Out now on Frontiers
As someone who witnessed the Slip Of The Tongue tour, I have to say I raised an eyebrow when confronted with the prospect of a live album from this tour. As I remember the gig, Coverdale’s voice was shot, and there was remarkably little chemistry to the band.
Did I catch them on an off-night? This live album, taken from the band’s gig at the 1990 Monsters Of Rock, might tell… (the day where Thunder and Aerosmith blew them away -Ed)
The setlist is evidently firmly based on the ‘Slip Of The Tongue’ album. And from the off, it’s obvious Coverdale is straining. He’s singing way above his natural register, as he has been doing since 1987, and continues to do to this day. I guess having one of the all time classic soulful voices doesn’t cut it for Dave…
As long as he sticks to his natural voice (“Judgement Day” or “Is This Love” for instance), the magic is there. But then he insists on going Robert Plant on us and it all falls apart in a rather painful way. When he does get it together, like in “Slow And Easy”, it’s brilliant.

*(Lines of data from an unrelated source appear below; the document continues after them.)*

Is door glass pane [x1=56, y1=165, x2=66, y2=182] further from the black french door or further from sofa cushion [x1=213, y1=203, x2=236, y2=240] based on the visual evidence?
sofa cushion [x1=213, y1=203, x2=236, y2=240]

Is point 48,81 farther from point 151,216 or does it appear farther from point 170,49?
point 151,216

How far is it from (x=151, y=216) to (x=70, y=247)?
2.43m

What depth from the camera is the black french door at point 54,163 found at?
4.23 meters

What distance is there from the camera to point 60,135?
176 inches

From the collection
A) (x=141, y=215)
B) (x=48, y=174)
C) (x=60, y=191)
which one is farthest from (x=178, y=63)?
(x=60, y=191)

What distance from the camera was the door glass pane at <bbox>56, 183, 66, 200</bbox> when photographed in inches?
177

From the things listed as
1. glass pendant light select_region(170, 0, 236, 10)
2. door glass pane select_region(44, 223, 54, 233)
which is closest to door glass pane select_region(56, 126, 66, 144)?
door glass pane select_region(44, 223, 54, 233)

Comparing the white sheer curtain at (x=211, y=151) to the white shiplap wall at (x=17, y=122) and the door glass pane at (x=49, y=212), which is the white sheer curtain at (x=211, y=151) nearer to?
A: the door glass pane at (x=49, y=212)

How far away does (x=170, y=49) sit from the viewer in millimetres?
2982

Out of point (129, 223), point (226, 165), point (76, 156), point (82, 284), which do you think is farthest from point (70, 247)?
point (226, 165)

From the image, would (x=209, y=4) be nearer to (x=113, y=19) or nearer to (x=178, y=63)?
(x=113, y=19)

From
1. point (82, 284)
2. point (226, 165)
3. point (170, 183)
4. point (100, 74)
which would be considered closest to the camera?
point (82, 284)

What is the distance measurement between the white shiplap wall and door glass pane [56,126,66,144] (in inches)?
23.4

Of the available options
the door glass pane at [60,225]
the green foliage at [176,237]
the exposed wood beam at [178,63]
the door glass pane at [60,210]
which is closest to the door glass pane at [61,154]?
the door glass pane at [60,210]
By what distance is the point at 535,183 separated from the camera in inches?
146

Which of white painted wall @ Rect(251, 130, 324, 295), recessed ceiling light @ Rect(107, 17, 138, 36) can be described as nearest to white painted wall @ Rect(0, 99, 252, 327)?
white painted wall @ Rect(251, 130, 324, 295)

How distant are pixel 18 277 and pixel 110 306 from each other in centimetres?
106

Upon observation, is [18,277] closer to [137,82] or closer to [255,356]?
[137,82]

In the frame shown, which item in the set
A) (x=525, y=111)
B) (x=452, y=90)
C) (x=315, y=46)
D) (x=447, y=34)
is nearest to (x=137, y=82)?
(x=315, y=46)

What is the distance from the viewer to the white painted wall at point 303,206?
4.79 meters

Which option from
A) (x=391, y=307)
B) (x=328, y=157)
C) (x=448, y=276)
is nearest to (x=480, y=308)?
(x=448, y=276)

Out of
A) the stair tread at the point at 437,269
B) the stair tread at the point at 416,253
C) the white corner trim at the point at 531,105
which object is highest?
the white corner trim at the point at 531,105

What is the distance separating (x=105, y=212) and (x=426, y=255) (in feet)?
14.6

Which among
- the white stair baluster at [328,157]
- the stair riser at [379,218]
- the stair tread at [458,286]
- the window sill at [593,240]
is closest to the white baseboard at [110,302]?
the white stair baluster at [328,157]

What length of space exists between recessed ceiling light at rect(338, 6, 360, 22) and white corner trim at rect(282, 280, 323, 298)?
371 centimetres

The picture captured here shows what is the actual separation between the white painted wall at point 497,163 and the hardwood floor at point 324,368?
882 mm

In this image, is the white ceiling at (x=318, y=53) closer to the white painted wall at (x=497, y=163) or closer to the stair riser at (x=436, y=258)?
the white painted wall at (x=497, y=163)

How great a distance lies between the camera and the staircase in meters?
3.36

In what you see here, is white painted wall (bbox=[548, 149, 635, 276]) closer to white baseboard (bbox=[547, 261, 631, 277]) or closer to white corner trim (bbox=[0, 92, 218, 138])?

The band delivers a solid performance, if you can stomach Vai’s idiosyncrasies in the older tunes. Vandenberg is a better fit musically, and more than holds his own. Even if his solo spot starts off as a pastiche of Michael Schenker’s “Courvoisier Concerto”. The inclusion of some of Vai’s solo material makes it all the more obvious he was just using Whitesnake as a way to help further his solo career.
This recording sounds untampered. A bit messy even. It does add to the live mood. If they’d done overdubs, some of Coverdale’s more painful moments would have been cleaned up.

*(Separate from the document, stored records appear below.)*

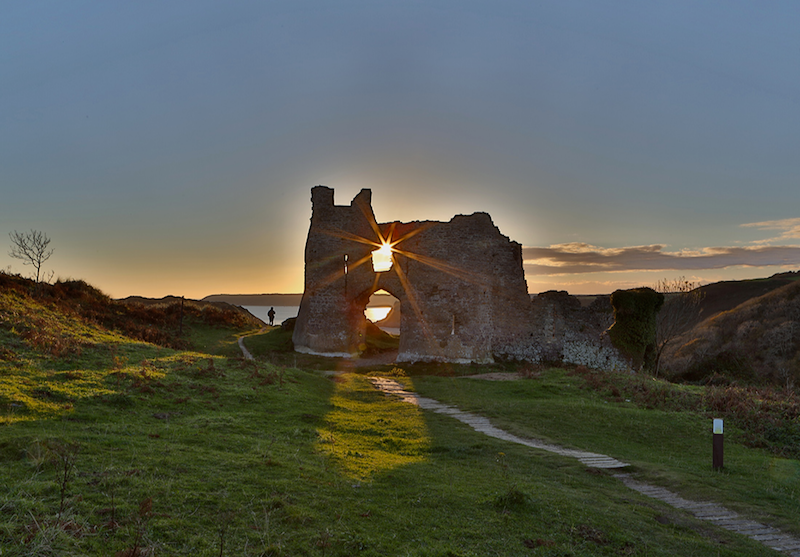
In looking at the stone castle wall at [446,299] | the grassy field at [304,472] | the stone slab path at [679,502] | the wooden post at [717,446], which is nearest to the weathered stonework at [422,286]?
the stone castle wall at [446,299]

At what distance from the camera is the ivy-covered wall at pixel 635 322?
3116 centimetres

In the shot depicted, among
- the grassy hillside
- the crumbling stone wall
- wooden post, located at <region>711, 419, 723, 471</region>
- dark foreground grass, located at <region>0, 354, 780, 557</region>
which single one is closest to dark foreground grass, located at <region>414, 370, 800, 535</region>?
wooden post, located at <region>711, 419, 723, 471</region>

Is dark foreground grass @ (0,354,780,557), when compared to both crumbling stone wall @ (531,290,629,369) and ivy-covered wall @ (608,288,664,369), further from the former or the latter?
ivy-covered wall @ (608,288,664,369)

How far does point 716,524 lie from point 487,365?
23.3 metres

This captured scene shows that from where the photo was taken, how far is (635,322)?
31.2 m

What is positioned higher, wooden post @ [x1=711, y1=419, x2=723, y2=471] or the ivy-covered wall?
the ivy-covered wall

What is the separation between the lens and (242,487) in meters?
7.32

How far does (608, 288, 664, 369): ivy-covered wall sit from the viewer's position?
3116cm

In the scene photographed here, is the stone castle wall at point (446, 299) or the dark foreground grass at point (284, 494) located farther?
the stone castle wall at point (446, 299)

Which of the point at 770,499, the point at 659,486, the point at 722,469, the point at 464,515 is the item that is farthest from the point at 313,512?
the point at 722,469

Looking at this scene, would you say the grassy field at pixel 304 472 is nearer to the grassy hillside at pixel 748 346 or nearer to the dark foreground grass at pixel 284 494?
the dark foreground grass at pixel 284 494

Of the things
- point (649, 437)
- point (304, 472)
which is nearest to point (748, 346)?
point (649, 437)

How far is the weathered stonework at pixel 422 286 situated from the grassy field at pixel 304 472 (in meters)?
13.9

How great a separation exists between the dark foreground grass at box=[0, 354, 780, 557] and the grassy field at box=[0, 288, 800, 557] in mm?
34
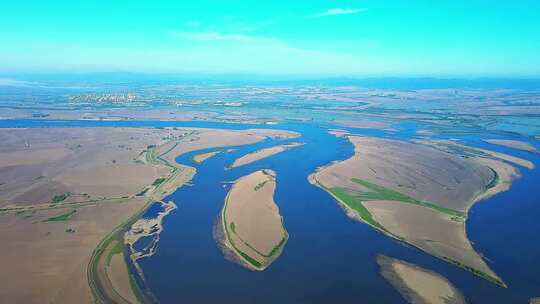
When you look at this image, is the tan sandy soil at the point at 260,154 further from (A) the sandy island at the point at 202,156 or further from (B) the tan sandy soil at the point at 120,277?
(B) the tan sandy soil at the point at 120,277

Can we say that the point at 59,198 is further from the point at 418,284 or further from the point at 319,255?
the point at 418,284

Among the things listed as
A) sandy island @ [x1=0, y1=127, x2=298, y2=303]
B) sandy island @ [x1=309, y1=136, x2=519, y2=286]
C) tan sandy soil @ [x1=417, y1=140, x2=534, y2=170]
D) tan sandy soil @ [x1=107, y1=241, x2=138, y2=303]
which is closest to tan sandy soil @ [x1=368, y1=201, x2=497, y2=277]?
sandy island @ [x1=309, y1=136, x2=519, y2=286]

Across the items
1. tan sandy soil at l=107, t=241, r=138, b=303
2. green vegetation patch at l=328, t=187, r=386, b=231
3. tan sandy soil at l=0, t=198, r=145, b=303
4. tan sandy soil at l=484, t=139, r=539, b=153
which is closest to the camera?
tan sandy soil at l=107, t=241, r=138, b=303

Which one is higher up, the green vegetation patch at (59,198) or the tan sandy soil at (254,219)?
the tan sandy soil at (254,219)

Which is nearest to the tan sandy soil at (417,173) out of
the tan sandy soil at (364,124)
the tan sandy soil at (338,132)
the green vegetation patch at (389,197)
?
the green vegetation patch at (389,197)

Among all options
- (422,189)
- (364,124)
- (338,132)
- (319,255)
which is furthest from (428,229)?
(364,124)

So, is this a bad album? Not at all. It captures Whitesnake at their commercial, if not musical, peak. I’d buy Live… In The Heart Of The City or Live… In The Still Of The Night before this one though.
If they’re going to be releasing old live material, how about the live video from Whitesnake’s first Donington gig, the rather good “Commandos”? That one’s long overdue for a DVD release.
Rating – 80%
Review by the aimed and firing like a gatlin gun Sancho.